### [A realizar]
A – Traduza para o inglês esta frase do trecho fornecido: "A remuneração das reservas aplicadas em bônus dos Tesouros estrangeiros ou em bancos privados é sempre inferior aos juros pagos sobre os novos empréstimos."
B – Transcreva do trecho fornecido a parte que começa em "Além disso, a" e vai até "dos últimos anos.", incluindo esta última passagem.

### [Trecho fornecido]

┌──

A partir de 2005, uma mudança conjuntural da situação econômica mundial alterou, de maneira favorável, as relações da maioria dos países em desenvolvimento com seus credores. As cotações das matérias-primas e de certos produtos agrícolas tendem a subir, enquanto as taxas de juros e os prêmios de risco pagos para obter empréstimos sofrem uma queda histórica. Na América Latina e Caribe, o aumento das exportações permite ampliar as reservas em dólares e outras divisas: entre 2002 e 2007, elas passaram de US$ 157 bilhões para mais de US$ 350 bilhões. Vários governos -– Argentina, Brasil, México, Uruguai, Venezuela, além da Tailândia, Indonésia e Coréia do Su — tiraram proveito da situação para saldar as suas pendências com o FMI.

Alguns dos movimentos favoráveis ao cancelamento da dívida criticam os governos, afirmando que esta atitude “legitima” a diva e desperdiça capitais que seriam úteis para conduzir políticas sociais. Os governantes rebatem, afirmando que tais reembolsos lhes permitem recuperar liberdade em relação a uma instituição que impõe políticas impopulares.

O risco: esterilizar as reservas, emprestando dinheiro aos ricos
O que os governos têm feito, até agora, na sua maioria, com as suas reservas de câmbio? Depois de utilizar uma parte para reembolsar certos organismos internacionais, aplicam o restante sob a forma de bônus do Tesouro norte-americanos, ou depósitos em bancos dos Estados Unidos (e, marginalmente, de outros países industrializados). Emprestam, portanto, o dinheiro público do Sul para potências do Norte, em particular para o principal país que os domina.

Além disso, a aplicação das reservas sob forma de bônus do Tesouro, sejam norte-americanos ou de outros países, pode se combinar, surpreendentemente, com a captação de novos empréstimos no mercado interno ou internacional. A remuneração das reservas aplicadas em bônus dos Tesouros estrangeiros ou em bancos privados é sempre inferior aos juros pagos sobre os novos empréstimos. O desfalque amplia-se porque os Estados Unidos os reembolsam as aplicações em dólares, moeda que tem sofrido uma desvalorização constante, ao longo dos últimos anos.

Deter reservas importantes em divisas fortes desencadeia outro mecanismo perverso: os bancos centrais dos países que se encontram nesta situação compram os dólares obtidos pelos exportadores, oferecendo em troca títulos da dívida pública. E remuneram estes papéis com altas taxas de juros, o que representa um custo suplementar para o Tesouro público [4].

└──

### [Dados fornecidos]
┌──

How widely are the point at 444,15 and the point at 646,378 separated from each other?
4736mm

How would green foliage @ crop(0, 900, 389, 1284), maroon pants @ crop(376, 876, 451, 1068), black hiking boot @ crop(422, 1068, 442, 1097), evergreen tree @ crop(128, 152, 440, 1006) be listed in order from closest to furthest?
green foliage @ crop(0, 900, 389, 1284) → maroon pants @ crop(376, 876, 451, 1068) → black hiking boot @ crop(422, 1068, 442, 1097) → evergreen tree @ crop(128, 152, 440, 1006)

└──

### [Soluções das tarefas]
A – The return on reserves invested in foreign Treasury bonds or in private banks is always lower than the interest paid on the new loans.

B –
Além disso, a aplicação das reservas sob forma de bônus do Tesouro, sejam norte-americanos ou de outros países, pode se combinar, surpreendentemente, com a captação de novos empréstimos no mercado interno ou internacional. A remuneração das reservas aplicadas em bônus dos Tesouros estrangeiros ou em bancos privados é sempre inferior aos juros pagos sobre os novos empréstimos. O desfalque amplia-se porque os Estados Unidos os reembolsam as aplicações em dólares, moeda que tem sofrido uma desvalorização constante, ao longo dos últimos anos.